Le 20 octobre, magnifique programme à la Cité de la Musique, que j'étais heureux d'entendre dans de belles conditions. L'occasion de présenter un peu ce programme.

Motets de Johann Christoph & Johann Sebastian Bach, Motets de Mendelssohn, et une cantate (en création) de Bruno Mantovani.

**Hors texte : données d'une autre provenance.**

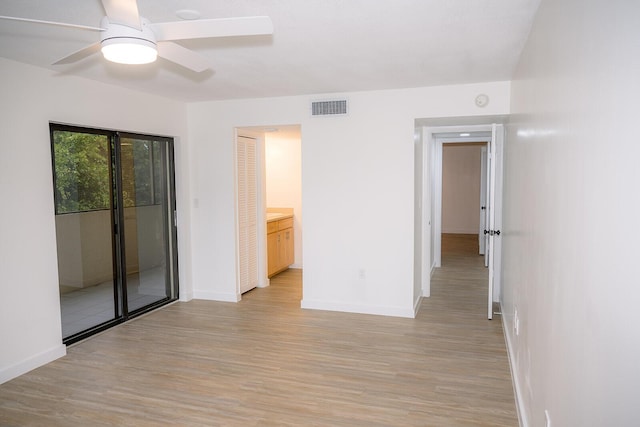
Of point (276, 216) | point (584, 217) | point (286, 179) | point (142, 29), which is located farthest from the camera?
point (286, 179)

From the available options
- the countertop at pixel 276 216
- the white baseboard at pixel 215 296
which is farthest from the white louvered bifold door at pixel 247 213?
the countertop at pixel 276 216

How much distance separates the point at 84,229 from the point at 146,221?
0.87m

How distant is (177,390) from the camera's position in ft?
10.7

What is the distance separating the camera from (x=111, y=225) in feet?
14.9

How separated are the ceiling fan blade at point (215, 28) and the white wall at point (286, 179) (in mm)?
5205

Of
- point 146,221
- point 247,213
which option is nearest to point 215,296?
point 247,213

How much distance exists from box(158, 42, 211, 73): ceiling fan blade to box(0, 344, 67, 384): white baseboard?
285 centimetres

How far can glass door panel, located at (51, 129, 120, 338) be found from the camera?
4051 millimetres

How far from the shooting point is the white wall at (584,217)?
102cm

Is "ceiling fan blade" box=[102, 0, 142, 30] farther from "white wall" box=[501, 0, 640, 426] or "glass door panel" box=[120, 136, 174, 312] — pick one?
"glass door panel" box=[120, 136, 174, 312]

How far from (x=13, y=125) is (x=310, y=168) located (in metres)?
2.90

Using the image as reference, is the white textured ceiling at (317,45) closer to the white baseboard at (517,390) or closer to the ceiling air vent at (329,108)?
the ceiling air vent at (329,108)

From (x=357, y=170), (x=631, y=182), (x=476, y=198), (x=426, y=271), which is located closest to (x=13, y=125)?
(x=357, y=170)

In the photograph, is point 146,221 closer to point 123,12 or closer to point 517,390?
point 123,12
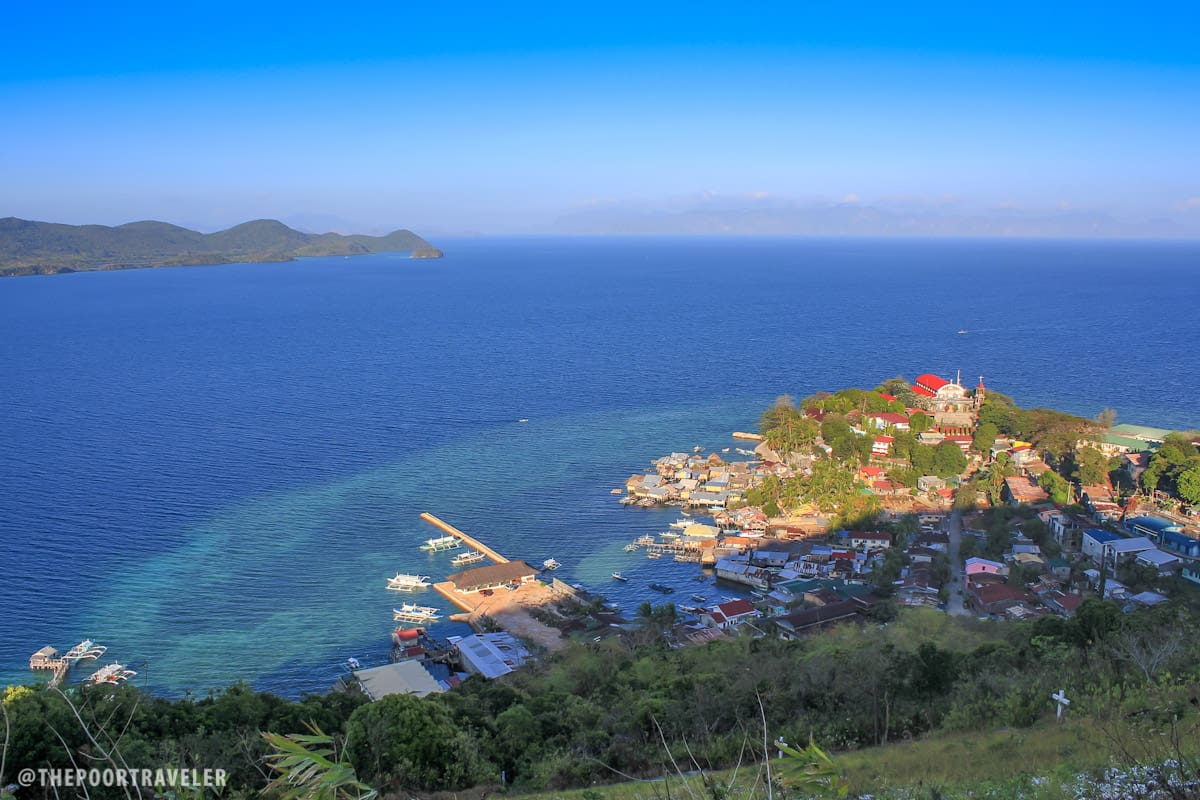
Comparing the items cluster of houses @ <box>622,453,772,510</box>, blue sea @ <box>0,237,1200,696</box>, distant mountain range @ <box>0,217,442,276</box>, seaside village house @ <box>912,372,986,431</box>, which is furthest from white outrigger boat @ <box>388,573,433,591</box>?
distant mountain range @ <box>0,217,442,276</box>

Le choeur Accentus confirme les qualités qu'il manifeste à chaque fois en salle et dont les retransmission (qui me l'avaient d'abord fait sentir comme un choeur un peu lisse et grisaillous) ne rendent absolument pas compte. L'impact physique est toujours important, grâce à des voix très concentrées (les soli révèlent de vrais chanteurs aguerris - et poétiques), mais aussi très esthétiques, pas du tout les techniques épaisses en mécanisme ultralourd qui génèrent des harmoniques parasites, et qu'on peut entendre dans la plupart des choeurs d'opéra en France (ou, malheureusement, dans le Choeur de Radio-France).
Le son en demeure toujours limpide ; seule la diction est un peu lâche, sans être infâme non plus. Pour un choeur d'oratorio de ce format (huit à dix par pupitre), on se situe clairement dans le très haut niveau - et si on parle de la France, au plus haut niveau, il faut vraiment aller dans des formations plus réduites (Les Elemens, par exemple) pour entendre une qualité comparable. Le mélange entre l'assise de voix de femmes et la clarté des voix d'hommes, pour le pupitre d'alto, est une solution toujours très féconde, et que j'ai rarement entendu exploiter aussi efficacement.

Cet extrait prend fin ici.